Ese es, precisamente, el sentido profundo de Horizonte Europa: el mayor programa científico del mundo, con 95.500 millones de euros hasta 2027, orientado a sostener la investigación básica, impulsar la innovación tecnológica, enfrentar los grandes retos globales (clima, salud, digitalización) y hacerlo desde una lógica cooperativa, no competitiva.

España ha tenido una participación notable (cuarta en retorno de fondos), pero aún por debajo de su potencial científico real. Horizonte Europa no solo es una gran oportunidad financiera: es una arquitectura común que permite fijar estándares de calidad, movilidad y carrera científica en toda Europa.

Es ahí donde deberíamos volcarnos para crear un ecosistema investigador europeo sólido, en el que España pueda desempeñar un papel de liderazgo real.

Es ahí donde podemos dar el salto cualitativo que tanto necesitamos: atraer talento, retener el propio, dignificar la profesión científica y convertirnos en referente de innovación social.

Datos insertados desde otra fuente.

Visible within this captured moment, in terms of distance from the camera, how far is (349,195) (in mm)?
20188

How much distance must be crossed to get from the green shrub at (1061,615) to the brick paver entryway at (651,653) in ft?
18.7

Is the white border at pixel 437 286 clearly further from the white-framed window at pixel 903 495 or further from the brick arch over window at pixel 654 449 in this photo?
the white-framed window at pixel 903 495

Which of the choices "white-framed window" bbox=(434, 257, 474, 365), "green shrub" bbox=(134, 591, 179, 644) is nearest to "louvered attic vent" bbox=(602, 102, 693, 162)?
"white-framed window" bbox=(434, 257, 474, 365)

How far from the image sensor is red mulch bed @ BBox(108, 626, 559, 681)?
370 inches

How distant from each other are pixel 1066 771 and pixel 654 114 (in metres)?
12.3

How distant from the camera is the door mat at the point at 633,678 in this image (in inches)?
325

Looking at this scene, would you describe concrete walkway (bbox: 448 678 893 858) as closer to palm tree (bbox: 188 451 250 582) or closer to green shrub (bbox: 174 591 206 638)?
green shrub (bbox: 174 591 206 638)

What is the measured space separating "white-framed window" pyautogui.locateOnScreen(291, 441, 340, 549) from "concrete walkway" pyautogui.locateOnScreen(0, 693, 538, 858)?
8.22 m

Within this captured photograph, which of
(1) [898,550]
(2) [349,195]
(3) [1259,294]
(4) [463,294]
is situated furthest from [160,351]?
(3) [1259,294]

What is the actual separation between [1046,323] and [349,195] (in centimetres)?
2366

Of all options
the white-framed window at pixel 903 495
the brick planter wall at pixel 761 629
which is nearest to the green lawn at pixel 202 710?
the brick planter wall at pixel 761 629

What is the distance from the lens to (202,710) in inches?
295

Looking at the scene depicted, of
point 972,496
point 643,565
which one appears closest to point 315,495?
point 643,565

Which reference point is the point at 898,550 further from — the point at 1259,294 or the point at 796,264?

Y también es, en este momento, una herramienta geopolítica: el contexto internacional (con Estados Unidos entrando en un ciclo regresivo y Asia acelerando) hace que Europa deba apostar por la ciencia como pilar de su autonomía estratégica.

Para ello, necesitamos una política que reconozca que cada euro invertido en I+D es un paso hacia un país más soberano, más equitativo, más preparado. Y que comprenda, además, que detrás de cada avance hay personas: jóvenes doctores, técnicos de laboratorio, equipos multidisciplinares que necesitan condiciones dignas para desplegar todo su potencial.

La ciencia no es sólo una herramienta útil, es, ante todo, un modelo de convivencia. Un sistema de normas compartidas. Un método para alcanzar acuerdos, incluso entre quienes piensan distinto.

En un mundo cada vez más fracturado, cada descubrimiento no es sólo un logro técnico, es una afirmación moral: seguimos creyendo en el esfuerzo, en la cooperación, en la razón.

Porque cuando todo lo demás se tambalea (cuando las instituciones pierden legitimidad, cuando las guerras borran la esperanza, cuando la justicia parece selectiva), la ciencia sigue ahí: modesta, rigurosa, humana.

No sólo para curar enfermedades o salvar el planeta, sino para no perder lo que aún nos define como especie: la voluntad de comprender, de cuidar y de mejorar el mundo que compartimos.